Considering  the potential importance of CD8 T-cells in adaptive immune protection against COVID-19, the study team set out to examine dominant T-cell responses to SARS-CoV-2 infection via the most prevalent major histocompatibility complex (MHC) allele in humans – HLA A*02. This HLA MHC class I molecule presents processed intracellular viral protein antigens at the cell surface for inspection by CD8 T-cells.
 
An earlier study using overlapping peptides from the entire SARS-CoV-2 proteome identified that the most common HLA A*02-restricted responses among convalescent patients were to epitopes contained within residues 3881 to 3900 of the open reading frame 1ab (ORF1ab) and residues 261 to 280 of the spike protein. The spike epitope was then narrowed down to residues 269-277 (sequence YLQPRTFLL).
 
Dr Sewell further added, “We, therefore, focused our attention on residues 269-277 of the SARS-CoV-2 spike protein.”
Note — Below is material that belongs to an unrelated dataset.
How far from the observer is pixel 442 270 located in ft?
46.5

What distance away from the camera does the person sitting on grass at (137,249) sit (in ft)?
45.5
The study findings showed that the most prevalent mutation-P272L-in this T-cell epitope (sequence YLQLRTFLL) was not recognized by more than 120 TCRs that responded to the founder epitope (YLQPRTFLL) across a cohort of nine HLA A*02+ convalescent patients.
 
The study team also found that sizeable populations (0.01-0.02%) of CD8 T-cells that were stained with peptide-HLA A*02 multimers bearing the YLQPRTFLL peptide in a cohort of individuals vaccinated against SARS-CoV-2 could not be stained by reagents manufactured using the P272L variant.
 
Dr Sewell added, “We conclude that the YLQPRTFLL-specific T-cells induced by current COVID vaccines fail to engage to the P272L variant sequence.”
 
The study team says the findings show that SARS-CoV-2 can readily alter its spike protein via a single amino acid substitution so that it is no longer recognized by CD8 T-cells targeting the most prevalent spike epitope restricted by the most common HLA-I across the population.
 
Dr Sewell said, “The specific focusing of immune protection on a single protein (e.g., SARS-CoV-2 spike favored by all currently approved vaccines) is likely to enhance any tendency for escape at predominant T-cell epitopes like YLQPRTFLL. Our demonstration that mutations that evade immunodominant T-cell responses through population-frequent HLA can readily arise and disseminate strongly suggests that it will be prudent to monitor such occurrences and to increase the breadth of next-generation SARS-CoV-2 vaccines to incorporate other viral proteins.”